IC211 (Spring 2020)

"Full" shift+ hashing

You may have noticed that shift+ hashing with the vigenere cipher, which should be our best hashing option, actually ignores everything in the message/password that comes after the first 16 characters. This is highly undesirable, although many systems in the past have actually done exactly this (with different hashing algorithms). For our password application, it means that there's no increased security in passwords of more than 16 characters. More generally, it means that we cannot meaningfully hash messages of more than 16 character. For this extra credit we will correct that problem in much the same way that many "real" hashing algorithms do. Namely, we will take the first 16 characters of the message/password and hash as we've done previously. The result of this, however, becomes the "initialization vector" iv that is used to hash the second 16 characters. This result becomes, in turn, the iv value for hashing the 16 characters after that. And so we continue until we run out of characters int he message. The last computed result is "full shift+ hash" of the input message/password.


initialization vector           message/password
GO_NAVY_2018^mid        TheRainInSpainFallsMainlyOnThePlain
    |                   \______________/\______________/\_/
    |                       block 0        block 1      block 2
    |                           |              |         |
    |                           |              |         |
    |                     .----msg-------.     |         |
    `-------------------iv|shift+vigenere|     |         |
                          |  of block 0  |     |         |
                          `--------------'     |         |
                                |              |         |
                     .----------'              |         |
                     |          .--------------'         |
        TgrTfU<O;oaNSQy.        |                        |
                     |    .----msg-------.               |
                     `--iv|shift+vigenere|               |
                          |  of block 1  |               |
                          `--------------'               |
                                |                        |
                     .----------'                        |
                     |          .------------------------'
        biq>n8JC-J8[;A0+        |
                     |    .----msg-------
                     `--iv|shift+vigenere|
                          |  of block 2  |
                          `--------------'
                                |
                                |
                                V
                         v-K2JJX?B@,MIJ0b
                               hash

What you need to do

To get this extra credit, you will replace your implementation of shift+ hashing with "full" shift+ hashing, as described above, so that for longer messages the entire message gets hashed, rather than just the first 16 characters. Since all examples seen so far involve passwords of 16 characters or fewer, there is no output difference for any of them -- i.e. the replacement will be invisible as far as all earlier tests are concerned. However, if properly implemented your Vault program will perform correctly on, for example, the following

vaultEC2

~/$ java Vault vaultEC2
username: flipper
password: ThisIsExactly_16
Access granted!
$ quit

~/$ java Vault vaultEC2
username: flipper
password: ThisIsExactly_16_plus_some
Access denied!

user flipper shift+vigenere 4rgZDs.8u1bjr5A/
user shamu shift+vigenere K>0F_<6vvHfYP:c^

~/$ java Vault vaultEC2
username: shamu
password: ThisIsExactly_16
Access denied!

~/$ java Vault vaultEC2
username: shamu
password: ThisIsExactly_16_plus_some
Access granted!
$ quit

An in-depth example of full shift+ hashing

To help you with debugging, here's an example of "full" shift+ hashing that shows all the intermediate values computed while hashing a longer message.

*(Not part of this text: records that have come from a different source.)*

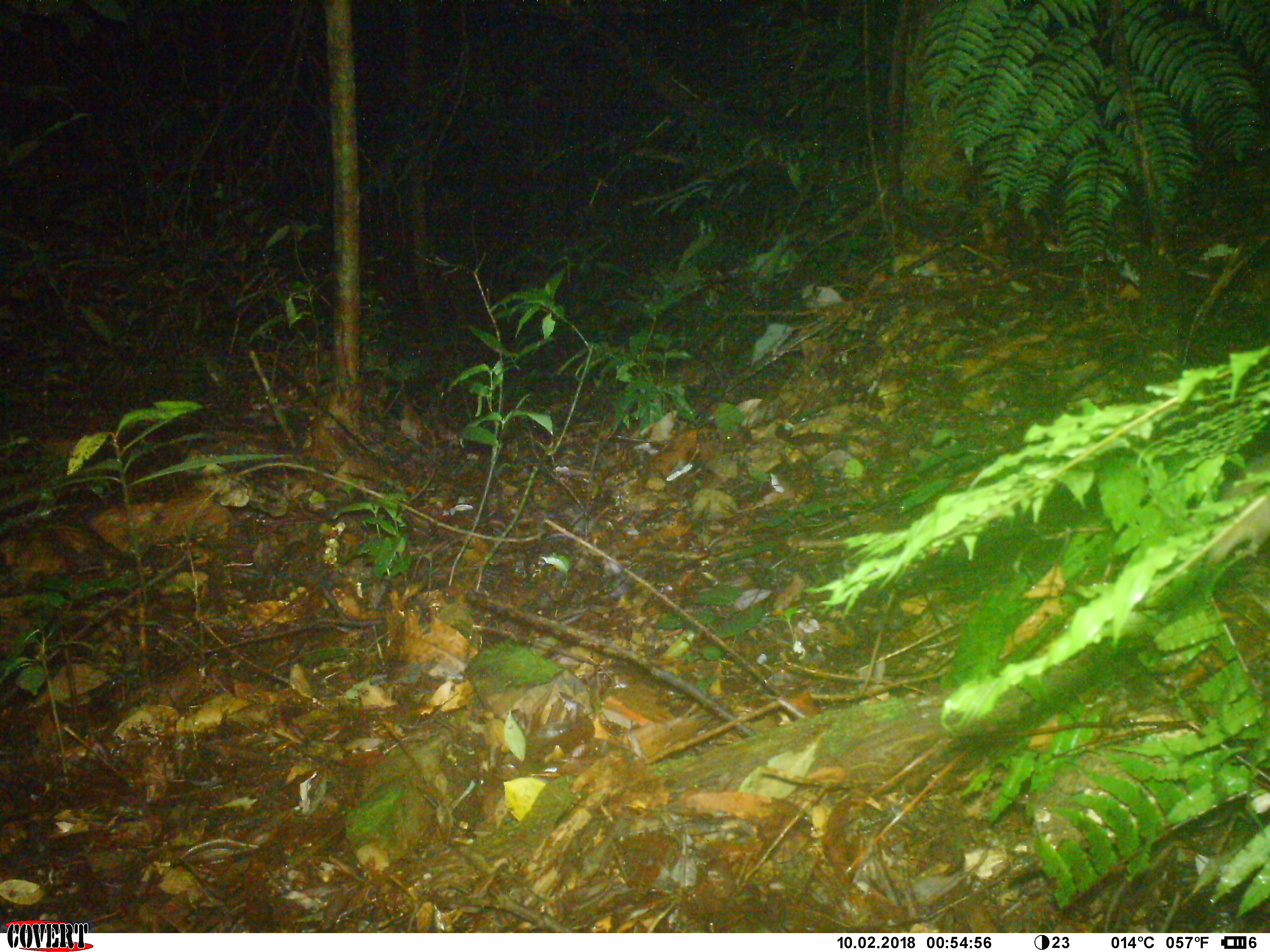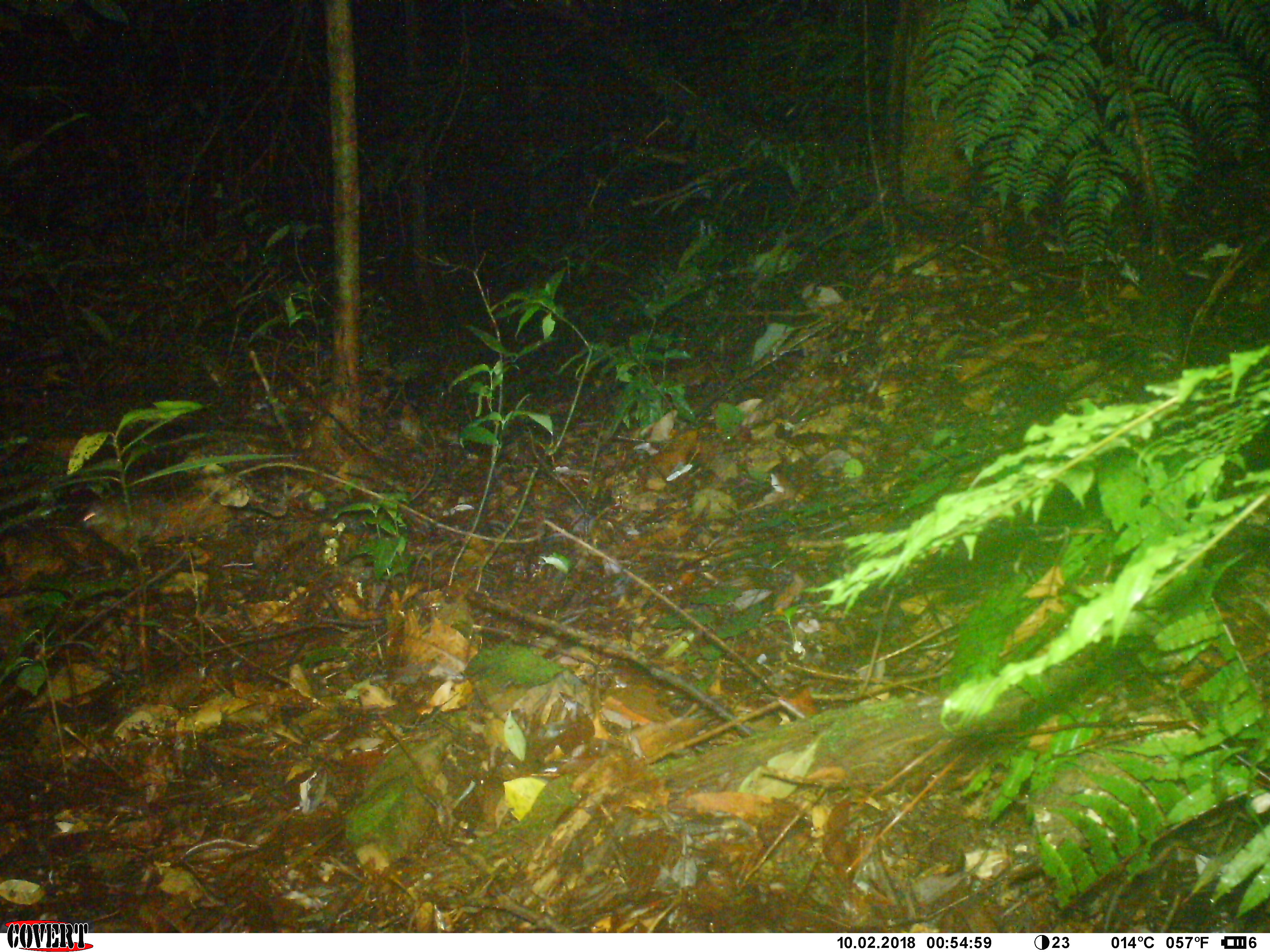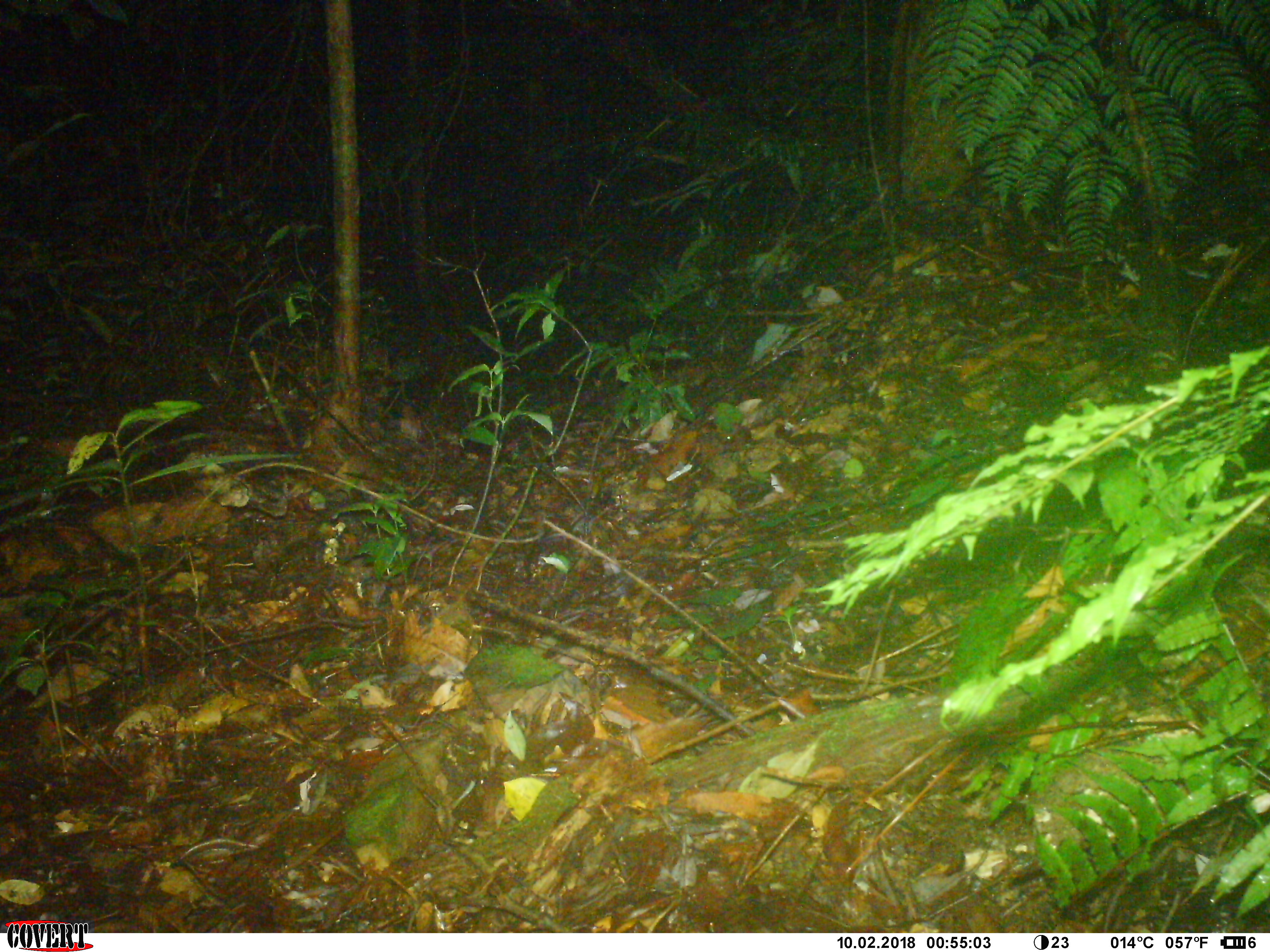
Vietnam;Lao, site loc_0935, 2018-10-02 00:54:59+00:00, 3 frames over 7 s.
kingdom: Animalia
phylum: Chordata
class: Mammalia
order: Rodentia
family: Muridae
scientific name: Muridae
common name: old-world mice and rats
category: unidentified murid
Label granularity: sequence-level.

message/password = i_stay_out_too_late/got_nothing_in_my_brain/thats_what_people_say_mmm-mmm
                   \______________/\______________/\______________/\______________/\_______/
                       block 0         block 1         block 2         block 3      block 4

block 0: iv = GO_NAVY_2018^mid msg-block = i_stay_out_too_l output = pOoM*KD<8R4zgntE

block 1: iv = pOoM*KD<8R4zgntE msg-block = ate/got_nothing_ output = O\n\ek;^Lz.`Sg-.

block 2: iv = O\n\ek;^Lz.`Sg-. msg-block = in_my_brain/that output = N@w\@y/y-;XfaB39

block 3: iv = N@w\@y/y-;XfaB39 msg-block = s_what_people_sa output = S*1qUS;Zl<3<aGg[

block 4: iv = S*1qUS;Zl<3<aGg[ msg-block = y_mmm-mmm        output = 3BA7]rwjY\*8?cdZ

hash = 3BA7]rwjY\*8?cdZ

A little aside, not relevant to the project, but hopefully interesting

The way full shift+ hashing with the vigenere cipher works is not all that dissimilar from how many modern digital hashing algorithms work — we start with some fixed iv, we operate on a block of the message/password at a time, and the output of hashing one block becomes the initialization vector for hashing the next block.

One weakness of full shift+ hashing as we've presented it, is that it is vulnerable to an "extension attack". The idea is this: suppose Alice has a message M for which she computes hash H. She keeps message M secret, and sends H to Bob. Suppose an attacker, Eve, intercepts H. If the length of M is a multiple of 16, Eve can use H as the iv in computing the hash of some message E, and she will have computed the correct hash for ME, i.e. message M concatenated with message E, even though she doesn't know the message M. In many contexts, this weakness is not important, but in some contexts it is. So it would be preferable to have a hash algorithm without it.

I invite you to think about how you might modify full shift+ hashing (assuming the vigenere cipher) to repair this vulnerability.